On my machine, this combination results in operations on different values being processed in parallel by the two threads. This suggests, in contrast to the double observeOn() example above, that a thread scheduled with subscribeOn() doesn’t block waiting on the work in downstream schedulers before generating and processing more values.
What if we put the subscribeOn() call after the observeOn() call instead of before it?
val shiftedUp = generator.map(shiftUp).debug("Shifted Up") val shiftedDown = shiftedUp.observeOn(IOScheduler()) .map(shiftDown).debug("Shifted Down") shiftedDown.subscribeOn(ComputationScheduler()) .subscribe(debug("Received", _))
This behaves exactly the same as the previous example. So, in a flow that doesn’t have any merge- or join-like operators (something I call a “single-path flow”), the position of a subscribeOn() call makes no difference – it will always dictate the thread used to subscribe to the source Observable.

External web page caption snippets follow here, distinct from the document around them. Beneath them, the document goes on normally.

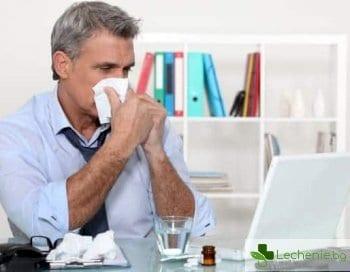Офис алергия - причини за възникване и начини за защита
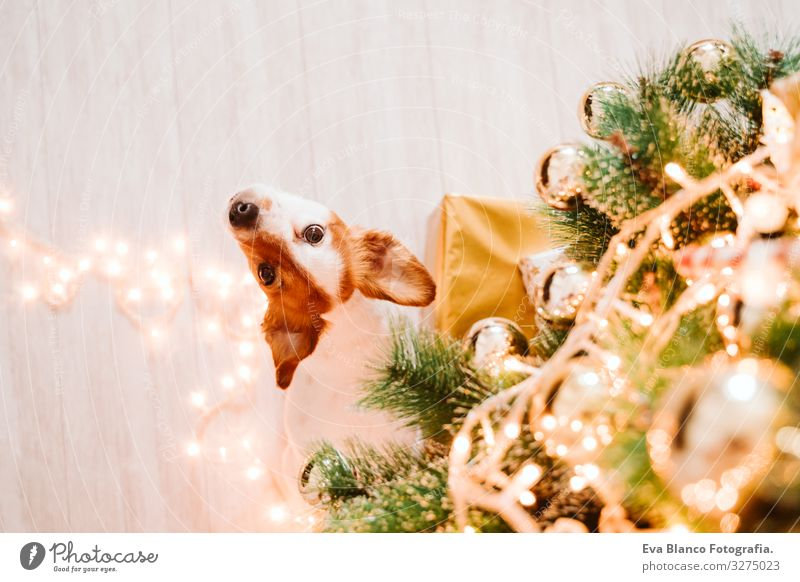 cute jack russell dog at home by the christmas tree adoption Dog Christmas & Advent indoor Pet Jack Russell terrier Cute Home Studio shot Red Santa Claus Gift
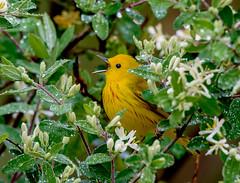 Warbler singing in the rain (snooker2009) Tags: flowers bird fall nature rain yellow spring singing pennsylvania wildlife migration warbler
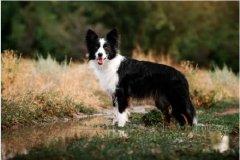 牧羊犬品种、常见的牧羊犬品种大全图文说明!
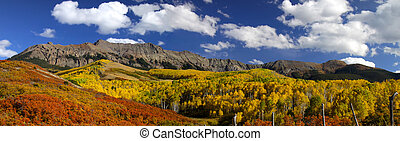 Colorful trees in the San Juan scenic mountain area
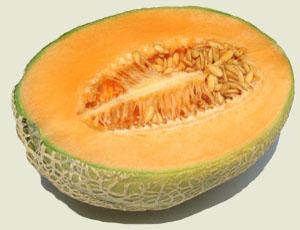 extract de pepene galben pentru pierderea în greutate)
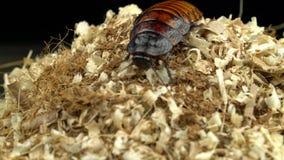 Η κατσαρίδα σέρνεται στην κορυφή του μαύρου υποβάθρου πριονιδιού απόθεμα βίντεο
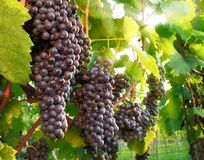 Ripe red grapes in a vineyard. Red grapes ready to be harvested, with the sunlight beautifully shining through the vine leaves Royalty Free Stock Images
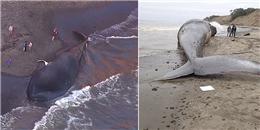 Cá voi xanh khổng lồ trôi dạt vào bờ biển do bị tàu đâm chết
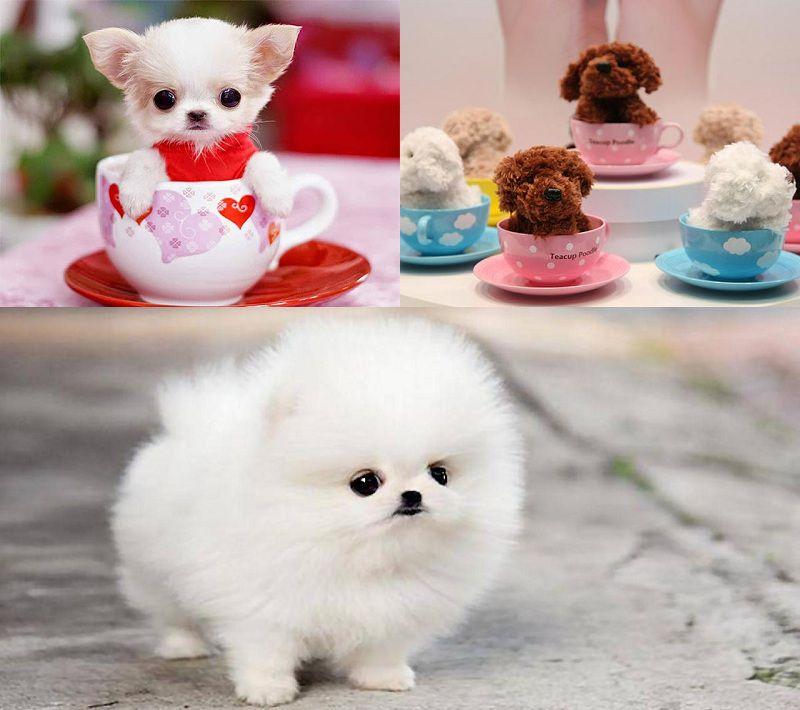 Chó Teacup Pomeranian, Chihuahua, Poodle. Giá chó Teacup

What would happen, then, if we put two subscribeOn() calls in a single-path flow?
val shiftedUp = generator.subscribeOn(ComputationScheduler()) .map(shiftUp).debug("Shifted Up") val shiftedDown = shiftedUp.subscribeOn(IOScheduler()) .map(shiftDown).debug("Shifted Down") shiftedDown.subscribe(debug("Received", _))
This example is really a bit nonsensical, but my curiosity made me run it anyway. It just uses the Scheduler specified earliest in the flow, so the above example uses the ComputationScheduler and the IOScheduler call is just ignored, although it’s possible that under the hood it still grabbed a thread from that thread pool and just never used it.
Implicit Threading in Operators like Observable.delay()
All the threading we’ve done so far has been explicit, however it’s worth noting that some of RxJava’s operators will use threading internally to achieve their behaviour. As an example, using Observable.delay() like this:
val shiftedUp = generator.map(shiftUp).debug("Shifted Up") val delayed = shiftedUp.delay(Duration(10, MILLISECONDS)).debug("Delayed") val shiftedDown = delayed.map(shiftDown).debug("Shifted Down") shiftedDown.subscribe(debug("Received", _))
results in this kind of thing happening:
[main] Generated 1 [main] Shifted Up 11 [main] Generated 2 [RxComputationThreadPool-1] Delayed 11 [main] Shifted Up 12 [main] Generated 3 [RxComputationThreadPool-1] Shifted Down 1 [RxComputationThreadPool-1] Received 1 [RxComputationThreadPool-1] Delayed 12 [main] Shifted Up 13 [main] Generated 4 [RxComputationThreadPool-1] Shifted Down 2 [RxComputationThreadPool-1] Received 2 [RxComputationThreadPool-1] Delayed 13
This is really something to be aware of rather than concerned about: you should just know that some RxJava operators will result in your Subscriber getting called on a different thread to the one you used to call subscribe(), and you need to handle that.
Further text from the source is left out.